Sally looked across at her daughter, Mallory, sitting in the other bucket seat, her hands folded in her lap, her mouth set. Mallory had always been heavy, but since Frank left she had literally ballooned. The dress she was wearing now had to be at least a size twenty-four. It wasn’t only the size, either. Mallory had changed in every way it was possible to change. Frank was willing to pay for her college tuition, but Mallory wasn’t willing to take it—in spite of the fact that she’d fantasized forever about going to Smith, and had even gotten accepted. These days Mallory was in a nursing program at the University of Connecticut branch campus in Waterbury. She drove into class every morning just before Sally went to work, except on weekends. On weekends Mallory went to the club and sat at the big circular tables in the main dining room with all the other girls, acting as if nothing had happened. It was all wrong, Sally thought, all wrong, everything that had happened to them. Things like this were supposed to happen to other people, who deserved them.
The road dipped and swayed. Up ahead, Sally suddenly saw the lights she had been looking for, winking like fairy auras in the blackness. She relaxed a little, but only as much as she thought she could afford.
“Well,” she said, “we’re practically there. I thought I’d gotten lost for a moment.”
“You took the right road,” Mallory said. “I saw you do it.”
“I know I did. It didn’t look familiar. Maybe I’m not used to being out here so late.”
“I can’t believe you’ve done this before,” Mallory said. “I can’t believe it. What are you going to do if they catch you at it? What am I going to do if they put you in jail?”
“We’ve got to eat,” Sally said. “We can’t go on keeping the thermostat at sixty-eight all through the winter. We can’t live on the cranberries I grow in the backyard.”
“We could sell the house and move someplace smaller.”
“It would take forever to sell the house.”

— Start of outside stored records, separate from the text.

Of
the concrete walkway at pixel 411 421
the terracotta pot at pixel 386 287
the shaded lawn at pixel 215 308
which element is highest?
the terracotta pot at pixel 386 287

“If we moved someplace small enough, you could take the extra money from the house and use that to help us live on. We could quit the club. We could give up on my being a debutante. Lots of people live on less money than you’re making now. I’ve met them.”
“I don’t want to live on less money than I’m making now,” Sally said.
Mallory turned her head away, so that she was looking out the window on her side, into the dark. “It’s like a disease you have,” she said. “It’s like you think there’s some kind of cosmic meaning to all this stuff. It doesn’t have anything to do with life.”
“You don’t know the first thing about life,” Sally said, feeling suddenly furious—but she had to tone it down. The lights were right ahead of her now. She could see the two low stone pillars that marked the entrance to the club. She could see the gravel drive winding up the hill right to the lodge itself.
“Here we are,” she said, making the car turn slowly. She didn’t want to end up in a ditch with all this ice on the road. “When we get there you can go into the dining room and see who’s around that you know.”
“I don’t want to see who’s around that I know. I don’t like the people I know. Not at this place.”
“Even your father understands the need for contacts, Mallory. These are the best contacts you’re ever going to have, unless you come to your senses and let your father put you into college next fall.”
“Contacts for what?”
“Contacts,” Sally said stubbornly. “You really have no idea how the world works. No idea. I wish I could get you to see what you’re trying to get me to give up on and throw away.”
“I wish you could see what I see.”
“You’re romanticizing poverty. That’s all you’re doing. It’s very common in adolescents who’ve never had to fend for themselves.”
“You’re romanticizing money.”
They had reached the wide gravel parking lot. This was a weekend night in the country. The lot was more than half-full. Sally put the car into a space at the back, being careful not to hit either of the two Volvos that surrounded her. Her own car was a Volvo, too, because it had been bought before Frank left them. If she’d had to buy a car of her own these days, she wouldn’t have been able to afford anything expensive, because she wouldn’t have been able to get the credit.
She pulled the key out of the ignition and dropped it into her purse. “I don’t know what you’re going to do if you don’t go into the main dining room,” she said. “You’d look much too conspicuous if you came with me. And you can’t hide out in the ladies’ room for an hour.”